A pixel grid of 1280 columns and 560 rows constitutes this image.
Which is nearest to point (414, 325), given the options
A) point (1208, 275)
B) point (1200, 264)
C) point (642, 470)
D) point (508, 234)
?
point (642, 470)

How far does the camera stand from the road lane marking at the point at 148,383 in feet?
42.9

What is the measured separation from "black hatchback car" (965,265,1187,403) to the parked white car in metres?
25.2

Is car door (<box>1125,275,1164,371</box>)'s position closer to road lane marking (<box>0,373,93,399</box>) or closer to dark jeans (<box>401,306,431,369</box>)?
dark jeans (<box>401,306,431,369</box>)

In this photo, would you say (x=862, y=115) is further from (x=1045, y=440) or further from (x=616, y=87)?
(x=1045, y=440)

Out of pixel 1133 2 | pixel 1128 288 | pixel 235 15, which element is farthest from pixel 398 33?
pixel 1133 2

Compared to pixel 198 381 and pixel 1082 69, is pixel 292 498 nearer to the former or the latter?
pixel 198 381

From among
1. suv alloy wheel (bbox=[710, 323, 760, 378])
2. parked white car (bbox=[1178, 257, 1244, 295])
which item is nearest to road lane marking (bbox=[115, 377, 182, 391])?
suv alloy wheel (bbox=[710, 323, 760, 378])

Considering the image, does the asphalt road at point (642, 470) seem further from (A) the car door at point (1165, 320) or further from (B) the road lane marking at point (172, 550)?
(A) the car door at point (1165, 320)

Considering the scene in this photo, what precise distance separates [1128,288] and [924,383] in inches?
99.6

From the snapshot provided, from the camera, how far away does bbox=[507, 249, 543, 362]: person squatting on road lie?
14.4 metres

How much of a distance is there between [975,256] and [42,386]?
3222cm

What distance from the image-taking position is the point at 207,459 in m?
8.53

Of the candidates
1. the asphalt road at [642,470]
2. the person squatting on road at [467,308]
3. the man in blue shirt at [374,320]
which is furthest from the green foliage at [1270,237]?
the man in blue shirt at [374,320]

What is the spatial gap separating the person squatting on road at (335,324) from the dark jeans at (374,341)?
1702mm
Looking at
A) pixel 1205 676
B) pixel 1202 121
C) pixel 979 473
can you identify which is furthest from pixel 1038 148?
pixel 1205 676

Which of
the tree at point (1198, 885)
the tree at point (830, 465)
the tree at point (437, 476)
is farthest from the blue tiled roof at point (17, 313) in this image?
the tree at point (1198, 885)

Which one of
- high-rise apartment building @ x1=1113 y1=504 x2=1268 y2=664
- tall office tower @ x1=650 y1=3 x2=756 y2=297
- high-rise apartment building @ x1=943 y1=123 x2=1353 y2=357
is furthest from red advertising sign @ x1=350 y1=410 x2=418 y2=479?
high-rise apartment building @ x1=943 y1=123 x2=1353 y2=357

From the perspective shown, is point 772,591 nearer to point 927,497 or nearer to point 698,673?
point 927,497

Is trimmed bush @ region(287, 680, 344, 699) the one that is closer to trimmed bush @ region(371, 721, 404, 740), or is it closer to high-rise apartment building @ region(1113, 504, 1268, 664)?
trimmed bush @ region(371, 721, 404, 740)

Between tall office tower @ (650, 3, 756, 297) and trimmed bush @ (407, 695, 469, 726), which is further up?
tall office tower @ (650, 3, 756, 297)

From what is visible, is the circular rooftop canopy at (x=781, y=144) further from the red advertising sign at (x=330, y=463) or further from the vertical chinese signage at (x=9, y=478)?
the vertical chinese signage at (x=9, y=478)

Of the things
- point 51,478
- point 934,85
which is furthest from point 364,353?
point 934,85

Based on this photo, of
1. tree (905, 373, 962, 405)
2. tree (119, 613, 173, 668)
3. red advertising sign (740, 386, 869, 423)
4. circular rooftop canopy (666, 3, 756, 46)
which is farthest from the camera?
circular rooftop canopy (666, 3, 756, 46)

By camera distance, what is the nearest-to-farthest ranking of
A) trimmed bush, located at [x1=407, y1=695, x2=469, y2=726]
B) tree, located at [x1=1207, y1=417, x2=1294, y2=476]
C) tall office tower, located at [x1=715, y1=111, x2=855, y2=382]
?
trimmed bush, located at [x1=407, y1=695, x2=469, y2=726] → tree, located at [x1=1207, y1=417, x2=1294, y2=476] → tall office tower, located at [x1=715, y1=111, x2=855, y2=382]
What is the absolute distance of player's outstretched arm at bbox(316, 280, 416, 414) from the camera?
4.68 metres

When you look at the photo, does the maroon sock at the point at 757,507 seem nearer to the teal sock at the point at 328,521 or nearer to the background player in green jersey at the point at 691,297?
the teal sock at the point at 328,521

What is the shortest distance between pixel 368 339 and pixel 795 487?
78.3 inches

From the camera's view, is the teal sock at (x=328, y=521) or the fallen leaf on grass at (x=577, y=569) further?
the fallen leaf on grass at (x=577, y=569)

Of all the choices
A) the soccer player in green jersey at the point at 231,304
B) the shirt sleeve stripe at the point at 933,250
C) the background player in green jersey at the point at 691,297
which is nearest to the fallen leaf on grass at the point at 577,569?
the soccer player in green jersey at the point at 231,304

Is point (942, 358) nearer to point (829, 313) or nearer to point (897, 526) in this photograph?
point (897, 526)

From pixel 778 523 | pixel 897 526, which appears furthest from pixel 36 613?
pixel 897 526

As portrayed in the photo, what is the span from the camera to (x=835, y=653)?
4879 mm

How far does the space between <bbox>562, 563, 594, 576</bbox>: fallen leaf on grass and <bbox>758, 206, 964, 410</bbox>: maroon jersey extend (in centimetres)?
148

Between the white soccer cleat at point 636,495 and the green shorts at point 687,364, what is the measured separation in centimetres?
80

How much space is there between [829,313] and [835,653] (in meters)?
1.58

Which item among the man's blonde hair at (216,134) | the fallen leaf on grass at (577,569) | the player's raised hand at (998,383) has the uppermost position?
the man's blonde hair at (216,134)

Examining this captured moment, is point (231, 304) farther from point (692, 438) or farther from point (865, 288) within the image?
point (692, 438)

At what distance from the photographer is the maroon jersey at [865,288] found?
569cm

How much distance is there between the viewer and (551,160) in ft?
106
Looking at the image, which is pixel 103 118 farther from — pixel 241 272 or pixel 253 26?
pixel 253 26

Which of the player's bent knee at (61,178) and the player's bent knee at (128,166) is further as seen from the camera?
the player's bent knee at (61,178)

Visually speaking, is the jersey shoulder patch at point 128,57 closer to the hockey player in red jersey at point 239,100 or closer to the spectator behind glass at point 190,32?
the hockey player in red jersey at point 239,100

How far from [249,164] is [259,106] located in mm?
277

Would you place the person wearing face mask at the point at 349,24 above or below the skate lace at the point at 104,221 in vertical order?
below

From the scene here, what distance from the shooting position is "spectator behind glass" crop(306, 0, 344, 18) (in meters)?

— To do —
Recopy all the lines exactly as they appear.

— Task result —
A pixel grid of 1280 columns and 560 rows constitutes this image.
Which is nearest to point (414, 325), given the options
A) point (1208, 275)
B) point (1200, 264)
C) point (642, 470)
D) point (508, 234)
?
point (642, 470)

How far does the camera stand from the road lane marking at the point at 148,383 in feet?
42.9

What is the measured separation from "black hatchback car" (965,265,1187,403) to the parked white car in metres?
25.2

Is car door (<box>1125,275,1164,371</box>)'s position closer to road lane marking (<box>0,373,93,399</box>) or closer to dark jeans (<box>401,306,431,369</box>)?
dark jeans (<box>401,306,431,369</box>)

In this photo, would you say (x=862, y=115) is further from (x=1045, y=440) or further from (x=616, y=87)?
(x=1045, y=440)

Out of pixel 1133 2 | pixel 1128 288 | pixel 235 15, which element is farthest from pixel 398 33?
pixel 1133 2

Compared to pixel 198 381 and pixel 1082 69, is pixel 292 498 nearer to the former or the latter?
pixel 198 381

From among
1. suv alloy wheel (bbox=[710, 323, 760, 378])
2. parked white car (bbox=[1178, 257, 1244, 295])
which item is nearest to road lane marking (bbox=[115, 377, 182, 391])?
suv alloy wheel (bbox=[710, 323, 760, 378])

Considering the image, does the asphalt road at point (642, 470) seem further from (A) the car door at point (1165, 320) or further from (B) the road lane marking at point (172, 550)?
(A) the car door at point (1165, 320)

Considering the scene in this photo, what precise distance separates [1128,288] and [924,383] in inches?
99.6

From the snapshot provided, from the camera, how far away does bbox=[507, 249, 543, 362]: person squatting on road lie?
14.4 metres

How much of a distance is there between [975,256] and [42,386]?
3222cm

What distance from the image-taking position is the point at 207,459 in m?
8.53

Of the candidates
1. the asphalt road at [642,470]
2. the person squatting on road at [467,308]
3. the man in blue shirt at [374,320]
which is furthest from the green foliage at [1270,237]?
the man in blue shirt at [374,320]

What is the spatial gap separating the person squatting on road at (335,324) from the dark jeans at (374,341)?
1702mm
Looking at
A) pixel 1205 676
B) pixel 1202 121
C) pixel 979 473
can you identify which is furthest from pixel 1038 148?
pixel 1205 676

Which of
the tree at point (1198, 885)
the tree at point (830, 465)
the tree at point (437, 476)
is farthest from the blue tiled roof at point (17, 313) in this image?
the tree at point (1198, 885)

Which one of
- high-rise apartment building @ x1=1113 y1=504 x2=1268 y2=664
- tall office tower @ x1=650 y1=3 x2=756 y2=297
- high-rise apartment building @ x1=943 y1=123 x2=1353 y2=357
is furthest from red advertising sign @ x1=350 y1=410 x2=418 y2=479?
high-rise apartment building @ x1=943 y1=123 x2=1353 y2=357

From the perspective shown, is point 772,591 nearer to point 927,497 or nearer to point 698,673?
point 927,497

Is trimmed bush @ region(287, 680, 344, 699) the one that is closer to trimmed bush @ region(371, 721, 404, 740), or is it closer to high-rise apartment building @ region(1113, 504, 1268, 664)?
trimmed bush @ region(371, 721, 404, 740)

Between tall office tower @ (650, 3, 756, 297) and trimmed bush @ (407, 695, 469, 726), which is further up?
tall office tower @ (650, 3, 756, 297)

From what is visible, is the circular rooftop canopy at (x=781, y=144) further from the red advertising sign at (x=330, y=463) or further from the vertical chinese signage at (x=9, y=478)?
the vertical chinese signage at (x=9, y=478)

Of the things
- point 51,478
- point 934,85
which is furthest from point 364,353?
point 934,85

Based on this photo, of
1. tree (905, 373, 962, 405)
2. tree (119, 613, 173, 668)
3. red advertising sign (740, 386, 869, 423)
4. circular rooftop canopy (666, 3, 756, 46)
which is farthest from the camera?
circular rooftop canopy (666, 3, 756, 46)

By camera distance, what is the nearest-to-farthest ranking of
A) trimmed bush, located at [x1=407, y1=695, x2=469, y2=726]
B) tree, located at [x1=1207, y1=417, x2=1294, y2=476]
C) tall office tower, located at [x1=715, y1=111, x2=855, y2=382]
?
trimmed bush, located at [x1=407, y1=695, x2=469, y2=726] → tree, located at [x1=1207, y1=417, x2=1294, y2=476] → tall office tower, located at [x1=715, y1=111, x2=855, y2=382]
What is the absolute distance of player's outstretched arm at bbox(316, 280, 416, 414) from the camera?
4.68 metres

When you look at the photo, does the maroon sock at the point at 757,507 seem nearer to the teal sock at the point at 328,521 or nearer to the background player in green jersey at the point at 691,297?
the teal sock at the point at 328,521

What is the shortest distance between pixel 368 339 and pixel 795 487?
78.3 inches

From the camera's view, is the teal sock at (x=328, y=521) or the fallen leaf on grass at (x=577, y=569) further?
the fallen leaf on grass at (x=577, y=569)

Of all the choices
A) the soccer player in green jersey at the point at 231,304
B) the shirt sleeve stripe at the point at 933,250
C) the background player in green jersey at the point at 691,297
which is nearest to the fallen leaf on grass at the point at 577,569?
the soccer player in green jersey at the point at 231,304

Is point (942, 358) nearer to point (829, 313) or nearer to point (897, 526) in this photograph?
point (897, 526)

From pixel 778 523 | pixel 897 526, which appears furthest from pixel 36 613?
pixel 897 526

As portrayed in the photo, what is the span from the camera to (x=835, y=653)?
4879 mm

How far does the space between <bbox>562, 563, 594, 576</bbox>: fallen leaf on grass and <bbox>758, 206, 964, 410</bbox>: maroon jersey extend (in centimetres)?
148

Between the white soccer cleat at point 636,495 and the green shorts at point 687,364, what is the measured separation in centimetres?
80

How much space is there between [829,313] and [835,653] (in meters)?
1.58

Which item among the man's blonde hair at (216,134) | the fallen leaf on grass at (577,569) | the player's raised hand at (998,383) has the uppermost position?
the man's blonde hair at (216,134)

Examining this captured moment, is point (231, 304) farther from point (692, 438) or farther from point (865, 288) within the image?
point (692, 438)

At what distance from the photographer is the maroon jersey at [865,288] found?
569cm

How much distance is there between the viewer and (551,160) in ft?
106
Looking at the image, which is pixel 103 118 farther from — pixel 241 272 or pixel 253 26?
pixel 253 26

Which of the player's bent knee at (61,178) and the player's bent knee at (128,166) is further as seen from the camera?
the player's bent knee at (61,178)

Visually speaking, is the jersey shoulder patch at point 128,57 closer to the hockey player in red jersey at point 239,100 or closer to the spectator behind glass at point 190,32?
the hockey player in red jersey at point 239,100

How far from [249,164] is [259,106] located in mm?
277

Would you place the person wearing face mask at the point at 349,24 above or below the skate lace at the point at 104,221 in vertical order?
below

From the scene here, what distance from the shooting position is "spectator behind glass" crop(306, 0, 344, 18) (in meters)?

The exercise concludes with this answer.